Je vais mourir cette nuit, ed. Actes Sud, coll. Babel, 7,50 euros, 128 pages;

Vous ne connaissez rien de moi / Julie Héraclès

Retour sur le parcours d’une femme qui a collaboré pendant la seconde guerre mondiale.

Julie Héraclès retrace le parcours de Simone Touseau, la « tondue de Chartres » pendant la Seconde Guerre mondiale. Cette jeune femme a été prise en photo dans un cliché célèbre de Robert Capa, en août 1944, alors qu’elle tenait son enfant dans ses bras au milieu de la foule. Une foule en colère et qui l’invective pour avoir couché avec un allemand. De nombreuses femmes ont été tondu pour avoir collaboré avec l’Allemagne nazie d’une manière ou d’une autre, pas uniquement à travers des relations sexuelles. Mais cette photo est devenue iconique. Julie Héraclès réinvente l’histoire de Simone Touseau derrière le cliché. Rebaptisée Simone Grivise dans le roman, on découvre le parcours d’une femme ambigüe. Un parcours en partie fictionnel. Une femme qui souhaite s’émanciper de sa famille, de la précarité, et qui collabore avec l’occupant sans détour. Il se passe un truc ambivalent dans ce roman, à la fois le portrait d’une femme forte qui avance au milieu d’un conflit et en même temps celui d’une femme qui collabore tôt dans la guerre, avec un élan rare.

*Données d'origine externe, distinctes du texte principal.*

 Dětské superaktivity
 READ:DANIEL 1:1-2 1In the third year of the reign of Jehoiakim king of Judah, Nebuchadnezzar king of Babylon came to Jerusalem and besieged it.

Vous ne connaissez rien de moi, ed. JC Lattès, 20,90 euros, 384 pages.

L’Horloger / Jérémie Claes

Un homme est exfiltré des USA alors qu’il est une cible pour des suprémacistes blancs.

Jacob est un universitaire infiltré dans les rangs des suprémacistes américains. Il observe leurs façons de faire et finit par obtenir des informations importantes pour que les forces de l’ordre arrêtent plusieurs têtes pensantes du réseau. C’est à partir de là que la vie de Jacob Dreyfus est en danger, car il devient une cible pour ces suprémacistes blancs. Malgré l’arrestation des chefs, les milices continuent d’œuvrer dans l’ombre et les actions racistes et violentes se multiplient à travers le territoire américain. Jacob a des difficultés à réaliser le danger qui le guette depuis son infiltration, jusqu’au jour où c’est sa femme qui est prise pour cible. S’ensuit une longue exfiltration et dix ans loin des États-Unis avant que cette affaire le rattrape, lui et sa famille. Jérémie Claes écrit un pur thriller rythmé et documenté, qui dans une succession de chapitres courts permet au lecteur d’être immédiatement dans le bain. « L’horloger » fait écho politiquement à de nombreuses situations contemporaines, pas uniquement aux USA. Les personnages ne sont pas en reste, ni bâclés et on s’attache à ces parcours de vie tous plus romanesques les uns que les autres.

L’Horloger, ed. Héloïse d’Ormesson, 22,90 euros, 464 pages.